For the first time, a performance measurement approach is gaining traction that takes seriously those who are meant to benefit from their work. This approach, known as constituency voice or beneficiary feedback, uses techniques familiar to us from customer satisfaction surveys, combining them with lesser known, but tremendously important social accountability methods such as community scorecards and deliberative democracy.
But even as constituency voice methodology proves its value, it has to break through the cost barrier. By definition, the people who tend be the least heard are those who lack access to technology, and even literacy, and therefore won’t be easy to reach through the Internet. To engage them one needs to conduct survey interviews, either face-to-face or by telephone. To give respondents the confidence that their feedback will not be used against them, it needs to be collected by people who are trusted to be independent. In the commercial world, this means independent professionals of the type that the customer satisfaction firms employ. And this requires the most coveted type of funding for grant-funded organizations – unrestricted income. Few nonprofits have enough of this kind of money.
For the past two years Keystone Accountability has been developing and testing a very low cost model that utilizes volunteers to collect constituency feedback from those who are meant to benefit from social programs. The work so far has utilized undergraduates engaged in service learning programs. There are three major benefits to university service learning for feedback collection. First, universities can hold and sustain arm’s length, high trust, ongoing relationships with civil society organizations. Second, they have the capability in their faculties to provide statistical and survey expertise to support the volunteers. Third, they have a self-renewing supply of volunteers.
It is clear from Keystone’s pilot work with undergraduates from two American universities – St. John’s University and Georgetown – that undergraduate volunteers can undertake meaningful feedback data gathering.
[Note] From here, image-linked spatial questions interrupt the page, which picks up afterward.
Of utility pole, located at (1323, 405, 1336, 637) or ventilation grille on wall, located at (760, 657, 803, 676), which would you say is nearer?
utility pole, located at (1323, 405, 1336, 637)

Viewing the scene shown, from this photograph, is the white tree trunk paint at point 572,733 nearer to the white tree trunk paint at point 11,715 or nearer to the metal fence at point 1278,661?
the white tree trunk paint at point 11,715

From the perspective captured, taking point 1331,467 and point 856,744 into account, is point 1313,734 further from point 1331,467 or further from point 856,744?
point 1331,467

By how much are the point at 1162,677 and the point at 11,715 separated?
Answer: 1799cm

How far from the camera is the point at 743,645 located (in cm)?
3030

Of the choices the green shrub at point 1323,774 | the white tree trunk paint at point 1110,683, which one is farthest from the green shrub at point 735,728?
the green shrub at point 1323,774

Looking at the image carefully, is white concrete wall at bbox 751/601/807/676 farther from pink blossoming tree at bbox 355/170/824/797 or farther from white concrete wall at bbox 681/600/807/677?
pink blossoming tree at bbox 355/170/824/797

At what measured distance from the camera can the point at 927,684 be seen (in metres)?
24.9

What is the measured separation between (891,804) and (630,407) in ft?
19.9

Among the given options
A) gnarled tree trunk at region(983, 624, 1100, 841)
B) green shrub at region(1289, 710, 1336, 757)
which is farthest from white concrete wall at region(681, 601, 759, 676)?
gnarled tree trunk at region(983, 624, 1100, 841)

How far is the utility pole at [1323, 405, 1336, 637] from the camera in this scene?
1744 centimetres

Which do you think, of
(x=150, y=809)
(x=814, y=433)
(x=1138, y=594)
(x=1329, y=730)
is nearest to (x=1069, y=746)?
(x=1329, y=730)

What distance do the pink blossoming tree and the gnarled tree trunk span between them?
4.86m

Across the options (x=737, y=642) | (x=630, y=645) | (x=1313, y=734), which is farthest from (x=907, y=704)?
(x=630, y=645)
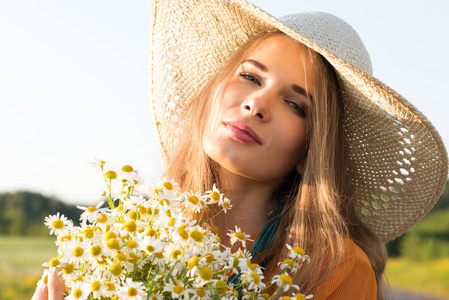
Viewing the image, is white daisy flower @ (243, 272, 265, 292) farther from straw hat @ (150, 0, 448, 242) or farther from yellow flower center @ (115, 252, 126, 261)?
straw hat @ (150, 0, 448, 242)

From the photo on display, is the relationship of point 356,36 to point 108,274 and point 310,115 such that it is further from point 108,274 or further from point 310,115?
point 108,274

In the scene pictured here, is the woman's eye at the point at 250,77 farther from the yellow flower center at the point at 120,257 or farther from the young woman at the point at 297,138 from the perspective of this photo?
the yellow flower center at the point at 120,257

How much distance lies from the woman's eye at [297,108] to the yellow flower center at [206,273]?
1.10m

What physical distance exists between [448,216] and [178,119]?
13.1 m

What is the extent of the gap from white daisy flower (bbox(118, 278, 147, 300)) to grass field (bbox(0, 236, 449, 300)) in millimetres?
6370

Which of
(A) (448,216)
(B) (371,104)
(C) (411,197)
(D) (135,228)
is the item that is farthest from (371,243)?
(A) (448,216)

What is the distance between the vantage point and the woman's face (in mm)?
1983

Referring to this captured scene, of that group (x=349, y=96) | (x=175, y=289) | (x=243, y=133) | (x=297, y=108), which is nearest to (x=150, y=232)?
(x=175, y=289)

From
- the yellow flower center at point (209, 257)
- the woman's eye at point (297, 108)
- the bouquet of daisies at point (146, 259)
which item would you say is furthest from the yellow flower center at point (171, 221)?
the woman's eye at point (297, 108)

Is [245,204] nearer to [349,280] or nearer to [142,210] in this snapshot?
[349,280]

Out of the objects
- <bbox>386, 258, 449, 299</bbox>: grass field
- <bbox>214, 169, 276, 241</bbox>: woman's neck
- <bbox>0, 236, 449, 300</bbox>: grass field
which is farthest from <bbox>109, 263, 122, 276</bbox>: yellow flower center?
<bbox>386, 258, 449, 299</bbox>: grass field

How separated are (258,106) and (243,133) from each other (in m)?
0.12

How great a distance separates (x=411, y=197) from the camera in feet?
7.95

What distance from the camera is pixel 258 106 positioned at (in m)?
1.97
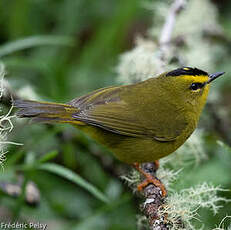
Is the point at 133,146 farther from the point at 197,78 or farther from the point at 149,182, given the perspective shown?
the point at 197,78

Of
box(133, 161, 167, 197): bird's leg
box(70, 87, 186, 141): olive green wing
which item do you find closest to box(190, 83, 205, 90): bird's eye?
box(70, 87, 186, 141): olive green wing

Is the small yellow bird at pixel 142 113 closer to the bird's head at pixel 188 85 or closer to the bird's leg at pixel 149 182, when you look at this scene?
the bird's head at pixel 188 85

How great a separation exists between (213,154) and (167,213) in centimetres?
218

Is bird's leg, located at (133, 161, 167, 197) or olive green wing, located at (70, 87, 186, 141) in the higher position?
olive green wing, located at (70, 87, 186, 141)

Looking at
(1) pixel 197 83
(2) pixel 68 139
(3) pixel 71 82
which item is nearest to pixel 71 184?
(2) pixel 68 139

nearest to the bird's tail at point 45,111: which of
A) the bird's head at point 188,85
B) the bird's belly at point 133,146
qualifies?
the bird's belly at point 133,146

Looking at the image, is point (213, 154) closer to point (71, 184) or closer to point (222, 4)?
point (71, 184)

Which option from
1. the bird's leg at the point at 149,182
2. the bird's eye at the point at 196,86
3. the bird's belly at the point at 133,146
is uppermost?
the bird's eye at the point at 196,86

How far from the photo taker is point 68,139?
4.77 meters

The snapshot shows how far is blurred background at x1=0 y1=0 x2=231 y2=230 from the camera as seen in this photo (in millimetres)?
3912

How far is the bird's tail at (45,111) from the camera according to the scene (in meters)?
3.25

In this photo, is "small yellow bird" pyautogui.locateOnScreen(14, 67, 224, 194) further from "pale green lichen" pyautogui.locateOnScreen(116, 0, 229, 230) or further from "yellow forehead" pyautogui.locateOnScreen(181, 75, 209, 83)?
"pale green lichen" pyautogui.locateOnScreen(116, 0, 229, 230)

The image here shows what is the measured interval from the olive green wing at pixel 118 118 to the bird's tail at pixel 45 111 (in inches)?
2.5

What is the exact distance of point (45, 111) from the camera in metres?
3.39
In Keystone’s pilots, the student volunteers worked with the charities and their constituents to develop short questionnaires. They then conducted interviews with random samples of the charities’ constituents. Finally, with the help of their professors, they analyzed the data and presented it to their “clients”.
The students rated the experience of feedback data gathering higher than the usual volunteering activities as they enjoyed the constituent interviews and could see that they were making a real contribution to the organizations. In one case, a charity discovered that it needed to change one of its basic services – and it subsequently did so. Another discovered a demand for a new service that it also later met through a new program. In all cases, the feedback generated new insights and opportunities for the charities to improve.
There is much to learn as we take these fledgling efforts forward, but this just might be the beginning of a repurposing of volunteering to contribute to one of the most difficult problems in philanthropy and social investing – enabling everyone in the ecosystem to have in real-time empirically rigorous data on constituent satisfaction.